Smaller businesses are still waiting for the final set of rulings the SEC must make on Title III of the JOBS Act, the most ambitious part of the law. It would create a new space in the business world for mom-and-pop investors and small businesses seeking capital through equity trading, without the expense of SEC registration that larger investments must leap through. While the nation waits on federal law to expand, several California bills might bring this grassroots-style exchange to pass here much sooner.
Proposed by Assemblyman Henry Perea, Assembly Bill 722 would enable small California businesses to raise up to $1 million annually through the sale of stock to everyday investors, who can contribute up to $5,000, or 10 percent of that investor’s net worth, whichever is lower. These ventures would also now be able to publicly solicit potential investors within the state via email, traditional advertising or other online avenues, such as social media. Currently, only those with prior relationships to the venture could be solicited for stock sales not made on a formal exchange platform, like the New York Stock Exchange. Companies would not have to funnel through for-profit portals like Kickstarter (which take a percent of monies raised on their site), instead ponying up a mere 0.4 percent of the issuance to cover review costs..
The Local Economies Securities Act, Senate Bill 577, proposed by state Sen. Ben Hueso, focuses on agricultural and renewable energy enterprises seeking equity crowdfunding opportunities. This framework would allow up to $100 per investor for an offering of up to $100,000, or $1,000 per investor for stock sales up to $500,000.
Member-owned consumer companies like co-ops may also see benefit, as the ceiling on investment from their members would grow from $300 to $1,000. Paul Cultrera, general manager for the Sacramento Natural Foods Co-op, notes that while raising the ceiling on buy-in from members is a good concept, the co-op doesn’t plan on changing policy soon.
“Three-hundred dollars doesn’t buy what it once did, but there is a cost barrier for many co-ops and their members,” Cultrera says. The co-op raised its membership costs by $100 seven years ago, after more than 20 years at $200 per member, and has recently developed a tiered preferred stock offering to facilitate the store’s upcoming move in midtown Sacramento.

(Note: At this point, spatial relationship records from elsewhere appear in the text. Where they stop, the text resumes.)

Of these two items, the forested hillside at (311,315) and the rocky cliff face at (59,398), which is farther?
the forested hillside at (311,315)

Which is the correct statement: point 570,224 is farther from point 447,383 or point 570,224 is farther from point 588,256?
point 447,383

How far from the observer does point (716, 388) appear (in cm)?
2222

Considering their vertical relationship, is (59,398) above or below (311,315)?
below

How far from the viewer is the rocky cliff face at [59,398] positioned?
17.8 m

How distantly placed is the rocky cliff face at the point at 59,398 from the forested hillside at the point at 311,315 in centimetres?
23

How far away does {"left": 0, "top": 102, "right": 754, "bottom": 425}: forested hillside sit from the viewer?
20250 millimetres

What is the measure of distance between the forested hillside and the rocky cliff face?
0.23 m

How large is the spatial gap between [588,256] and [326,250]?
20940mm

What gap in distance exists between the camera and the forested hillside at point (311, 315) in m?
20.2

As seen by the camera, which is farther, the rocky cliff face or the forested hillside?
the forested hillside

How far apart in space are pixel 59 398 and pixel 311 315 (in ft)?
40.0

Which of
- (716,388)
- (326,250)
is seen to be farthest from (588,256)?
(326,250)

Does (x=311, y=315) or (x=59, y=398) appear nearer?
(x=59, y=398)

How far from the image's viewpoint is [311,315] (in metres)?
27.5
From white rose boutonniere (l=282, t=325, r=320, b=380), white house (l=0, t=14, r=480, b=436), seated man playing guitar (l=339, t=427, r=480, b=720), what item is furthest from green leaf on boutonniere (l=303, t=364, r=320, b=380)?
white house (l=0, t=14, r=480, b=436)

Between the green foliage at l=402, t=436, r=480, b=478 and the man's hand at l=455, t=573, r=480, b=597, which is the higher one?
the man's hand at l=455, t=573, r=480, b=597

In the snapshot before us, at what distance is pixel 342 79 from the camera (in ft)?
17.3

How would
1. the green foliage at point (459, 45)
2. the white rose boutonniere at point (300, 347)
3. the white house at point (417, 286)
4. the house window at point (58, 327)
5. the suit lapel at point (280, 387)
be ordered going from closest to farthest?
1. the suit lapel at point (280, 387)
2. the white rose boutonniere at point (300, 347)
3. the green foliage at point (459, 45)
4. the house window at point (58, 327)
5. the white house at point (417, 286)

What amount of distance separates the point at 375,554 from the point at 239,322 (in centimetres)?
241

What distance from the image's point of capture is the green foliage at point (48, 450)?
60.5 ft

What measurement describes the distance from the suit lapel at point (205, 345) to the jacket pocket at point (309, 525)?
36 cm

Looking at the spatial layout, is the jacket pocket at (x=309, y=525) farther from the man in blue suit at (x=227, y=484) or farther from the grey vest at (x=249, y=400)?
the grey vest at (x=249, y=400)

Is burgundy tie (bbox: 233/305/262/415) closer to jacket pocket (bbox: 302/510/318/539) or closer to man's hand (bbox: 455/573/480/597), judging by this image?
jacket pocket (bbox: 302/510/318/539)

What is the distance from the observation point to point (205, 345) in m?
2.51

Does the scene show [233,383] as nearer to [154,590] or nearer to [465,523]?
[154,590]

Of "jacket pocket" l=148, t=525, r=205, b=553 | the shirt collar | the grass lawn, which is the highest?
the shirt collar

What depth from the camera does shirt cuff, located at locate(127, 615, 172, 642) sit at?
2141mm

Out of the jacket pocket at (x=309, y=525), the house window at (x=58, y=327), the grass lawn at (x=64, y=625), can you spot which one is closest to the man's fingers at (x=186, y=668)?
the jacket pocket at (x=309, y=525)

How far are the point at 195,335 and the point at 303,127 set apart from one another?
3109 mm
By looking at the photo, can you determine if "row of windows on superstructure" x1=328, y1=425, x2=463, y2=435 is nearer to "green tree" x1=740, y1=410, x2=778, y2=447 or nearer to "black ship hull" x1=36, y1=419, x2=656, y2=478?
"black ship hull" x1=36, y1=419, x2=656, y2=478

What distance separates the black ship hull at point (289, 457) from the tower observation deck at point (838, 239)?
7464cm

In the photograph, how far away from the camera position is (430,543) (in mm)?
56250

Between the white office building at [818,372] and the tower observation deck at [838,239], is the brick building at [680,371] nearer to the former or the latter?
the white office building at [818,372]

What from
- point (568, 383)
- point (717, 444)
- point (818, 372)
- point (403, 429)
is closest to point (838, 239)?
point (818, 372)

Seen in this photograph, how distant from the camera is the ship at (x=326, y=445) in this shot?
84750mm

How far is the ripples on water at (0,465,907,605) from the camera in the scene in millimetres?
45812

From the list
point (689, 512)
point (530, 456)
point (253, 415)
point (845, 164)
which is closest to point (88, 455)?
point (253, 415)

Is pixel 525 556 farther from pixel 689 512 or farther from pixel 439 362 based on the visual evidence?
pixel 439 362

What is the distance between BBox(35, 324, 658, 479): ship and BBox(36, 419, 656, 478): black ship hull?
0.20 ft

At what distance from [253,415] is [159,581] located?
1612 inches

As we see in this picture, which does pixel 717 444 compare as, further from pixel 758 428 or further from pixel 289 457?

Eric Ullrich, co-founder of Hacker Lab, a co-working nonprofit for startups, and a former selections committee member with venture capital group Sacramento Angels, sees all of this as small steps toward a more secure and dynamic small-business stock exchange, potentially impacting how small businesses and startups operate — and not necessarily the way the laws intend.
“I think for the small business, I’d want to sell product, not stock,” he says. “The other side of this is return on investment, the liquidity of these assets. In order for me to make money on my investment, the company has to grow very big and have some sort of second market offering eventually, where I can sell my shares for a profit. Otherwise, I’m just sitting on these shares with no idea if their value is increasing and no way to profit.”
Another consideration for this public model of fundraising is intellectual property and the need for tech start-ups especially to keep their business model and product details close to the vest. As a business, says Ullrich, “You’ve got your product, your employees to manage — you don’t want to have to answer to a thousand investors. There’s customer service and now there’s investor service, too.”